Briggs & Stratton Money-Saving Lawn Care Tips

“When budgets are tight, get more creative and do it yourself.” – Briggs & Stratton Yard Doctor Trey Rogers

keep your lawn hydrated

Get that gorgeous green on a budget

MILWAUKEE – Getting a great looking lawn and yard this year doesn’t have to take a bunch of green from your pockets, according to top lawn and landscape experts. With a few hours over the weekend and less than a hundred bucks, any homeowner can make changes that will positively impact their home.

“Some of the best improvements you can make in your yard can be done with a few dollars and a few hours,” says Yard Doctor Trey Rogers, Ph.D., the Briggs & Stratton Yard Doctor who has helped improve green spaces from everyday yards to Olympic playing fields. “When budgets are tight, get more creative and do it yourself.”

What can you do on the cheap?

• Use the magic of bark mulch: Few things dress up a yard more than mulch properly applied on flowerbeds and around trees. It provides that finished look and is good for the plants because it keeps moisture in the soil.
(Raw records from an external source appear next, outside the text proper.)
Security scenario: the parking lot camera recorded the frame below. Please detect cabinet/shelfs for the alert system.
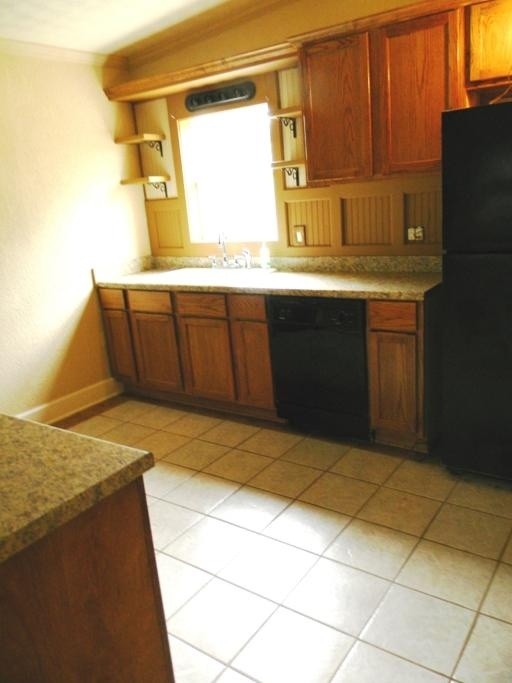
[364,299,431,454]
[267,106,307,186]
[464,0,512,95]
[296,7,464,188]
[115,96,179,201]
[98,288,290,427]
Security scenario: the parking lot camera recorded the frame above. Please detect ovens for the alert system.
[266,296,369,444]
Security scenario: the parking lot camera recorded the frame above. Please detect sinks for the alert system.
[164,267,277,284]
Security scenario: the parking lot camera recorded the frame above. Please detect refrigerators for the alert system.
[439,100,512,483]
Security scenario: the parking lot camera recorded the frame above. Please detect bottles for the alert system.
[259,242,271,270]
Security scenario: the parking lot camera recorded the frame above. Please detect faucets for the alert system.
[240,248,252,270]
[217,231,229,268]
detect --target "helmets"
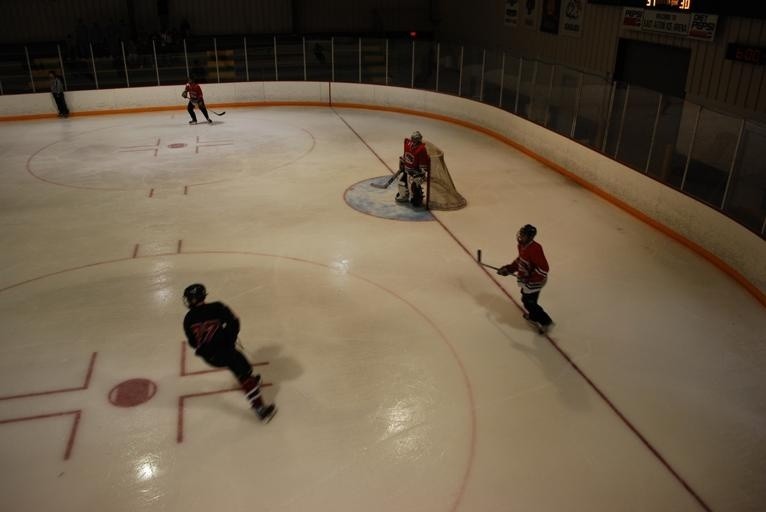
[183,284,206,308]
[411,131,422,141]
[516,224,536,244]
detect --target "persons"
[47,69,69,117]
[497,224,556,334]
[183,284,275,421]
[182,72,212,126]
[395,130,432,208]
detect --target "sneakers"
[189,118,212,123]
[256,404,274,420]
[523,313,553,334]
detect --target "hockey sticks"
[370,170,403,188]
[477,249,518,276]
[186,97,226,116]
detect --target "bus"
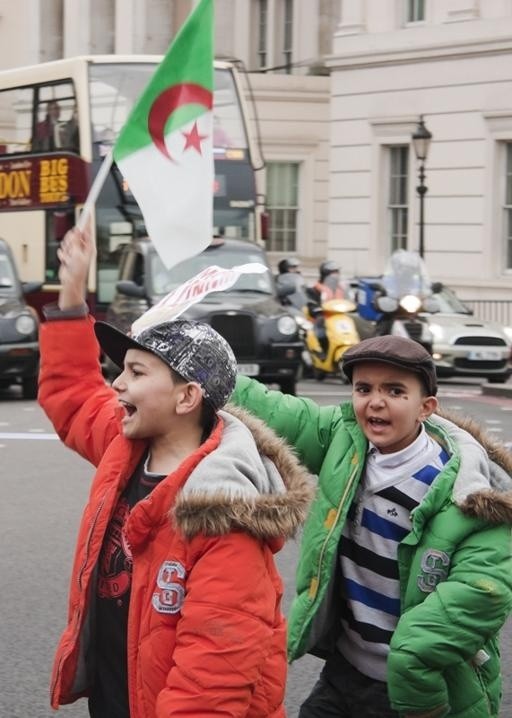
[0,53,269,313]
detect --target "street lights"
[410,115,432,259]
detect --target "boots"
[318,337,328,354]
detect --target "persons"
[229,335,512,718]
[371,252,436,338]
[36,207,318,718]
[277,257,302,273]
[305,262,352,356]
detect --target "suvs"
[109,237,308,397]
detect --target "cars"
[362,274,512,385]
[1,239,45,400]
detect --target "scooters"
[301,273,369,386]
[374,250,440,356]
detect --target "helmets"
[278,258,301,274]
[319,260,339,282]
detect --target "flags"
[111,0,217,270]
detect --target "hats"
[341,335,437,397]
[93,319,238,414]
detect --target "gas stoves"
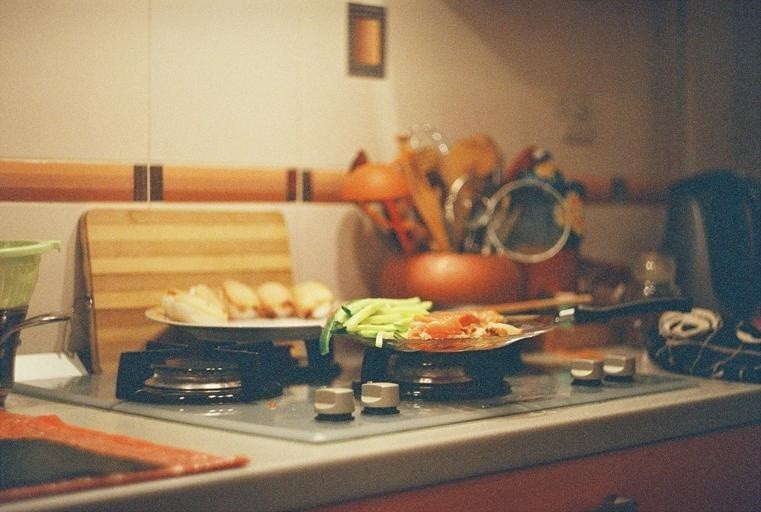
[1,304,696,444]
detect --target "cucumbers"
[317,295,433,356]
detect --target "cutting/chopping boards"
[75,198,311,375]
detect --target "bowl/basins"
[2,235,63,305]
[374,245,577,313]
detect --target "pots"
[339,318,562,353]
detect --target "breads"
[161,279,336,326]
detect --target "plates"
[147,301,326,345]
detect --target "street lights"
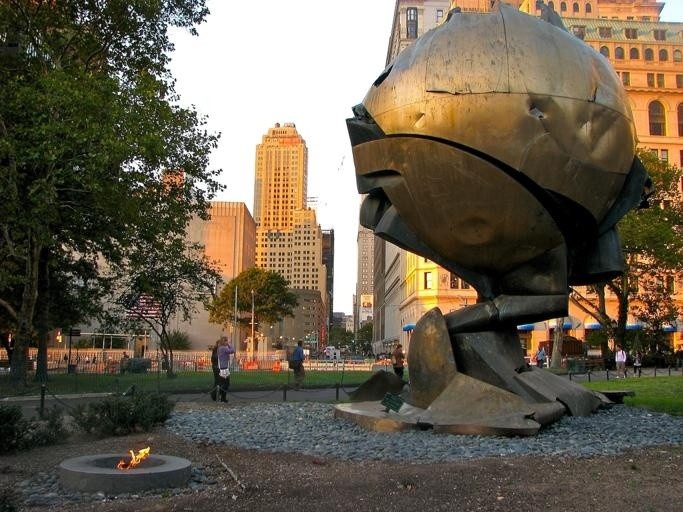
[250,289,254,363]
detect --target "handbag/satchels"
[219,368,230,378]
[289,360,302,369]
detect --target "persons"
[532,346,539,367]
[210,341,219,399]
[632,349,643,377]
[215,335,235,401]
[674,344,682,371]
[4,332,14,370]
[291,339,305,393]
[614,344,627,379]
[392,343,404,379]
[537,346,545,368]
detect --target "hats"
[396,344,402,349]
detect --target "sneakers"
[211,394,228,402]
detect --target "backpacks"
[391,355,397,364]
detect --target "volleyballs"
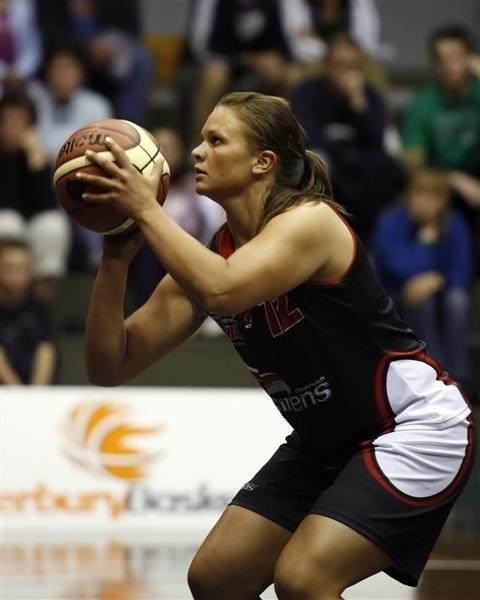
[53,120,170,236]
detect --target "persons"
[1,1,479,386]
[76,91,476,600]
Cost: About $3.00 per bag.

• Mow the right way: Don’t scalp your lawn thinking you will have to mow less often. Instead, simply mow less often by letting your grass grow another inch or so. It’s healthy for the lawn and helps squeeze out weeds. When you do mow, cut only one-third the length of the lawn. Cost: The going price for a gallon of gas, enough for a month of mowing for many homeowners.

• Fertilize naturally. When you mow, leave a light layer of grass clippings on the lawn which will become a natural fertilizer. Even better, a mulching mower finely minces the grass clippings so they decompose more rapidly. Doing this is equivalent to one fertilizer application for the year. Cost: $0.

• Add clay pots filled with flowers: Clay pots look good in front of any home. You can even spray paint them to match your trim or front door. Save on potting soil by creating false bottoms in large pots using Styrofoam or even crumbled newspapers. Annual flowers are also less expensive than perennials and you will find a wide choice of colors and sizes. Cost: $2-7 per pot plus flowers.

• Start a compost pile. This costs nothing but a little time as opposed to purchasing bags of compost at the garden center. It’s easy. Start a pile that includes most leftovers from your meals (excluding proteins). Add coffee grounds, egg shells, vegetable peels and yard waste, such as leaves and grass clippings. Keep it damp and stir it occasionally and you will have nutrient-rich compost in a few months. Cost: $0.

• Take 30 minutes to maintain your mower. Do preventive maintenance once a year on your own. Change the oil, clean or replace the spark plug, and change the filters. This simple task cuts emissions, makes your mower run better and may save you from repair bills down the road. Tune-up kits are available to make it easy. Cost: $10-24 depending on your mower.

• Let nature water your lawn. Your lawn needs about one inch of water a week to be green and thrive. But, if water is costly where you live, let nature handle irrigation. If too little rain falls, your lawn may go dormant but, unless you are in a drought situation, it will green up again when the rain falls. Cost: $0.